Now to calculate the amount of money in the investment account on December 31, 2020, we can use the formula for continuous compound interest:
[tex]A = Pe^{(rt)}[/tex]
Where A is the amount of money in the account at the end of the investment period, P is the initial investment, r is the annual interest rate (APR) expressed as a decimal, and t is the time period in years.
First, let's calculate the total amount of money that Company Y plans to invest over the next three years. We know that they plan to invest 8.5% of their sales amount each year, so the total amount invested will be:
[tex]Investment = 0.085 * Sales * (1 + 1.06 + 1.06^2)[/tex]

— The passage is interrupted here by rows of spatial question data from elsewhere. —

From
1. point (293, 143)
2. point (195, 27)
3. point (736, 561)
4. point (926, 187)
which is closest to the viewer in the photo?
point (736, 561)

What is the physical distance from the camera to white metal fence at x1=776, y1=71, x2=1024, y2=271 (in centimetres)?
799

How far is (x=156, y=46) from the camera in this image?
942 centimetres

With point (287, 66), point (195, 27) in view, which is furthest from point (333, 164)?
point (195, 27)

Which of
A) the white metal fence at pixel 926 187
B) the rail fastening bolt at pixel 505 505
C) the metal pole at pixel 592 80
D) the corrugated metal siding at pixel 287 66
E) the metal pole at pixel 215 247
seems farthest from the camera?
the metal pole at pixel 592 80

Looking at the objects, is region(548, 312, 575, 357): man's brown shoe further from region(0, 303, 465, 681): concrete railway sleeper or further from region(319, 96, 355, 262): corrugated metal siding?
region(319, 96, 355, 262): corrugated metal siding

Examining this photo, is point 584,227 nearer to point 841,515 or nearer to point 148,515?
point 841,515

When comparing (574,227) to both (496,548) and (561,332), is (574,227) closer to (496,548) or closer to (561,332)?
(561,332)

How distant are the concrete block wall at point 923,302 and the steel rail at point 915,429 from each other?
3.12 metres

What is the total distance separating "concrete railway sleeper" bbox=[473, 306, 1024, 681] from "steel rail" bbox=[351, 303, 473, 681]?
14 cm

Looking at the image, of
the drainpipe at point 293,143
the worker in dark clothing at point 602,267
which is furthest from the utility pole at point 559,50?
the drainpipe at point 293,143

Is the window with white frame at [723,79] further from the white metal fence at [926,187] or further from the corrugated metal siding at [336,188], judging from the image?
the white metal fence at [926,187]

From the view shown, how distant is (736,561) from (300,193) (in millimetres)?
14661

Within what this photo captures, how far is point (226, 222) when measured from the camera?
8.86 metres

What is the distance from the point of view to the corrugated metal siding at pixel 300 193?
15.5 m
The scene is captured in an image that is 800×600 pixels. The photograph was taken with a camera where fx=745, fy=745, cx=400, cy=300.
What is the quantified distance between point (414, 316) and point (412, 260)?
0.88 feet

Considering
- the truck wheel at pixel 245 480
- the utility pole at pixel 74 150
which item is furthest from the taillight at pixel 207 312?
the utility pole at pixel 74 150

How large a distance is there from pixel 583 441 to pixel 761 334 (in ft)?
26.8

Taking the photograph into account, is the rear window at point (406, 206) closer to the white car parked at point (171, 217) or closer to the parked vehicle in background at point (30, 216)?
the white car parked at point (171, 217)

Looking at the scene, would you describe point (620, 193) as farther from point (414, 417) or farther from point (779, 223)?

[tex]Investment = 0.085 * 78.71 * 3.06[/tex]
[tex]Investment = 19.65205[/tex]billion dollars
So, the initial investment (P) is 19.65205 billion dollars. The annual interest rate (r) is 1.5% expressed as a decimal, which is 0.015. The time period (t) is 3 years.
Using the formula, we get:
[tex]A = Pe^{(rt)}[/tex]
[tex]A = 19.65205e^{(0.0153)}[/tex]
[tex]A = 21.190[/tex] billion dollars
Therefore, the amount of money in the investment account on December 31, 2020, will be 21.190 billion dollars.
To calculate the amount of money that Company Y invested between January 1, 2018, and December 31, 2020, we simply subtract the initial investment from the total investment amount:
Amount invested = Investment - P
Amount invested = 19.65205 - 19.65205
Amount invested = 0 billion dollars
Therefore, Company Y did not invest any additional money into the account between January 1, 2018, and December 31, 2020.
To calculate the interest earned on the investment, we simply subtract the initial investment from the amount of money in the account on December 31, 2020:
Interest earned = A - P
Interest earned = 21.190 - 19.65205
Interest earned = 1.53795 billion dollars
Therefore, Company Y earned 1.538 billion dollars in interest on this investment between January 1, 2018, and December 31, 2020.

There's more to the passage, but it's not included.